■ EXTRAIT DU TEXTE

_ _ _ _ _

Les Français observent, stupéfaits et inquiets, l'étiolement de l'antique démocratie britannique. De plus, ils sentent que l'avenir du « système de Bruxelles » - qui a peu à peu évincé le beau traité de Rome – est remis en question. Que se passe-t-il exactement à 30 km des côtes françaises ? Il y a trois ans, les Britanniques ont décidé par référendum de quitter l'Union européenne. Mais, depuis trois ans, de piètres négociateurs, Theresa May et Michel Barnier, avaient trouvé plus de problèmes aux solutions que l'inverse. En vérité, l'un comme l'autre étaient opposés au Brexit, redoutant un délitement progressif du système de Bruxelles. Ils furent bien aidés, il est vrai, par la Chambre des communes dont les votes incohérents sur les accords de sortie proposés par leur gouvernement suscitent l'ironie, la honte, la lassitude, la colère de l'opinion publique. Cette opinion est travaillée par toutes sortes d'influences, souvent étrangères ou bruxelloises, qui excitent des manifestations de « remainers » en faveur d'un nouveau référendum.

Dans une vraie démocratie (sauf fraude), quand le corps électoral s'est prononcé, on ne revote pas. C'est un principe juridique fondamental évident, mais il a été violé à plusieurs reprises, toujours sur des prétextes bruxellois : on a ainsi fait « revoter » les Irlandais, les Néerlandais, les Danois jusqu'à ce qu'ils votent « bien », comme on le leur demandait, afin, sans doute, de ne pas passer pour de « mauvais élèves, extrémistes, passéistes, nationalistes, xénophobes, égoïstes, repliés, frileux », etc., « mettant la paix et la prospérité en danger »... Quant aux Français - dont les politiciens redoutent leur goût pour la liberté -, pas question de les faire revoter : on fit donc adopter en Congrès le traité de Lisbonne, fac-similé de la « Constitution européenne » : un double coup d'État institutionnel.

_ _ _ _ _

■ ENTRÉES
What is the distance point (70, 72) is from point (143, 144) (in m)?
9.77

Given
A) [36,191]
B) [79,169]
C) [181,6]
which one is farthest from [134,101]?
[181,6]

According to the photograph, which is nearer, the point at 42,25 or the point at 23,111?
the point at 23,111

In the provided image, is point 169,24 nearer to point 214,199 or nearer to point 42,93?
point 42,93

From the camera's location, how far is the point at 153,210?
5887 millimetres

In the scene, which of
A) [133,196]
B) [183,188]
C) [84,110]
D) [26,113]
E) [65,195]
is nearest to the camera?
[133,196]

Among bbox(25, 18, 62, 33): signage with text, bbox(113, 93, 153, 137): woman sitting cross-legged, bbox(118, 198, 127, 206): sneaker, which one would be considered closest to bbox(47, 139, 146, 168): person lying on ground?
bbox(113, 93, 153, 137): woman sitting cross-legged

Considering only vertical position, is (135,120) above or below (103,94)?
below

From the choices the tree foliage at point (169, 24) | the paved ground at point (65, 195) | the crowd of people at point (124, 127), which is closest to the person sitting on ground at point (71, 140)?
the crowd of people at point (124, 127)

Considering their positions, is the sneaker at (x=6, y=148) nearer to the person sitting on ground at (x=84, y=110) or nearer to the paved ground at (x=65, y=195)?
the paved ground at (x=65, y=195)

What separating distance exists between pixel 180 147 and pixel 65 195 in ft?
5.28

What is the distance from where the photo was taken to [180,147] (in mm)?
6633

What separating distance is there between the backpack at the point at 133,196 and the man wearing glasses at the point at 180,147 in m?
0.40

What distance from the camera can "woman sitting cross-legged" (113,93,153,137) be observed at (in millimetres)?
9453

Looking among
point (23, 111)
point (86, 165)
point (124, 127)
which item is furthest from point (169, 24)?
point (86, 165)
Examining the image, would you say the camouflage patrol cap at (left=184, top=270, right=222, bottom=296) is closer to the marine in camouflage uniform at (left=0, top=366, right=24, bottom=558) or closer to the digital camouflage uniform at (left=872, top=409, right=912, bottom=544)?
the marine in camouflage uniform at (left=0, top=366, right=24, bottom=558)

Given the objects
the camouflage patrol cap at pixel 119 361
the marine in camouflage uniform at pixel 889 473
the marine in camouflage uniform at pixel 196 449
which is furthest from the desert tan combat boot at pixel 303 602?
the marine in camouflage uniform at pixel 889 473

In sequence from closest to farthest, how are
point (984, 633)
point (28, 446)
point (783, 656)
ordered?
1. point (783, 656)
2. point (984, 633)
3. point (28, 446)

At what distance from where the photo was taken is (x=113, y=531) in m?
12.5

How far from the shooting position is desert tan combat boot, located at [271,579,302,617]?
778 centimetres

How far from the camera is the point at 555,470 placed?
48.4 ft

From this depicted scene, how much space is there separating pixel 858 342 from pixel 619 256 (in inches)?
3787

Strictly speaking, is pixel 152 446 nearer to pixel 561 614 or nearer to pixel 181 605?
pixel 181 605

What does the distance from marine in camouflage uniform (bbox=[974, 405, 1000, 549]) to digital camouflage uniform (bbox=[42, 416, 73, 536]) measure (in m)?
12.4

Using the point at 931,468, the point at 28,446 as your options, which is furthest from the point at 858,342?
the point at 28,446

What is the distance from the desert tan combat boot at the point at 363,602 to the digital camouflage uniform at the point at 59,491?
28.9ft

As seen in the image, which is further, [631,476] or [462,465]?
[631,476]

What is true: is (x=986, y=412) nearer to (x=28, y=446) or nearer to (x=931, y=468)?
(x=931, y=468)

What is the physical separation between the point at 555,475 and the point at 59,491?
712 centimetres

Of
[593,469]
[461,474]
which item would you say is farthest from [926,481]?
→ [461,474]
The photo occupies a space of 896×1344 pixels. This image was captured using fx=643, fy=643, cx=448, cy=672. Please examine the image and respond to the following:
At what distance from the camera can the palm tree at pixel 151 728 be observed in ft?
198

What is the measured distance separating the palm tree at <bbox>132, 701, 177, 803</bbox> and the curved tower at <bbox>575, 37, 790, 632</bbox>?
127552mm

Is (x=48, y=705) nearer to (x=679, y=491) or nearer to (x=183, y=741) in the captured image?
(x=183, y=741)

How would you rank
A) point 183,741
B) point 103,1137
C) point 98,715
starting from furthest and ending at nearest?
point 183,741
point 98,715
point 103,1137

_ _ _ _ _

■ CONSIGNES
1. D'après l'extrait sur le Brexit, pourquoi Theresa May et Michel Barnier ont-ils trouvé plus de problèmes aux solutions que l'inverse ? Répondez en une à trois phrases.
2. Recopiez à l'identique le passage de l'extrait sur le Brexit qui va de « Dans une vraie » jusqu'à « coup d'État institutionnel. ».
3. Selon l'extrait sur le Brexit, par quelle voie le traité de Lisbonne a-t-il été adopté en France ?

■ RÉPONSES
1. Tous deux étaient opposés au Brexit. Ils redoutaient un délitement progressif du système de Bruxelles.

2.
Dans une vraie démocratie (sauf fraude), quand le corps électoral s'est prononcé, on ne revote pas. C'est un principe juridique fondamental évident, mais il a été violé à plusieurs reprises, toujours sur des prétextes bruxellois : on a ainsi fait « revoter » les Irlandais, les Néerlandais, les Danois jusqu'à ce qu'ils votent « bien », comme on le leur demandait, afin, sans doute, de ne pas passer pour de « mauvais élèves, extrémistes, passéistes, nationalistes, xénophobes, égoïstes, repliés, frileux », etc., « mettant la paix et la prospérité en danger »... Quant aux Français - dont les politiciens redoutent leur goût pour la liberté -, pas question de les faire revoter : on fit donc adopter en Congrès le traité de Lisbonne, fac-similé de la « Constitution européenne » : un double coup d'État institutionnel.

3. Il a été adopté en Congrès.